| What this task involves |
Present the data as a Markdown table with the columns Index and Content, one numbered row per line and blank lines left out. Begin at the line that contains "In the vertical" and stop after the final line of the data.

| Listed entries |
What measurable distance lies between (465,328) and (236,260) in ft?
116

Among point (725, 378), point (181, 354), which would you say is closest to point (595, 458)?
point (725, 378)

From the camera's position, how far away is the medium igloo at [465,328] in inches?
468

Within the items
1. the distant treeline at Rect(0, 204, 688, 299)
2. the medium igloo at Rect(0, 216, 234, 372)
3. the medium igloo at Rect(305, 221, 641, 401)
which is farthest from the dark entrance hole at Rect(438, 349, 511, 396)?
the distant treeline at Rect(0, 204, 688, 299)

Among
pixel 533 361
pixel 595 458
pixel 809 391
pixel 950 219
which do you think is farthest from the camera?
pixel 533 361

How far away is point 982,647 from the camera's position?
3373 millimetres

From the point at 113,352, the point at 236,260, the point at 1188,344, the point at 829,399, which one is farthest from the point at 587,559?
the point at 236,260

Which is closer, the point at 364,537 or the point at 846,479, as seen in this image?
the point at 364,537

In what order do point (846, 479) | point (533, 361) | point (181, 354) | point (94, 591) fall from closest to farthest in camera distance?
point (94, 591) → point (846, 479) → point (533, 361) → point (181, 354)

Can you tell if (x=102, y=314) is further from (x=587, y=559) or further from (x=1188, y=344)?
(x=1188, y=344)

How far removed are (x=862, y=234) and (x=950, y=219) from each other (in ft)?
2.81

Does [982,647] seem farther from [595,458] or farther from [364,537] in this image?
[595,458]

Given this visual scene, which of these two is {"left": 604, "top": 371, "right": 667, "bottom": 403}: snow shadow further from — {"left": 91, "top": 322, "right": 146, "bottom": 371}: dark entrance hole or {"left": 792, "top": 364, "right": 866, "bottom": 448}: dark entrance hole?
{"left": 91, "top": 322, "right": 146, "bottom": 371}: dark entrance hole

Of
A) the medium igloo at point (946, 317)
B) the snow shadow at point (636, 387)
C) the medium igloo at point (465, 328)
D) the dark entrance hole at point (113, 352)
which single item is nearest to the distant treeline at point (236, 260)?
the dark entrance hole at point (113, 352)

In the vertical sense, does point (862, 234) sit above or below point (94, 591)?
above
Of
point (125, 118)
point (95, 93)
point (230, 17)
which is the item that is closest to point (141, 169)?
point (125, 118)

| Output below |
| Index | Content |
|---|---|
| 1 | In the vertical sense, does point (862, 234) sit above or below point (94, 591)? |
| 2 | above |
| 3 | Of |
| 4 | point (125, 118) |
| 5 | point (95, 93) |
| 6 | point (230, 17) |
| 7 | which is the item that is closest to point (141, 169)? |
| 8 | point (125, 118) |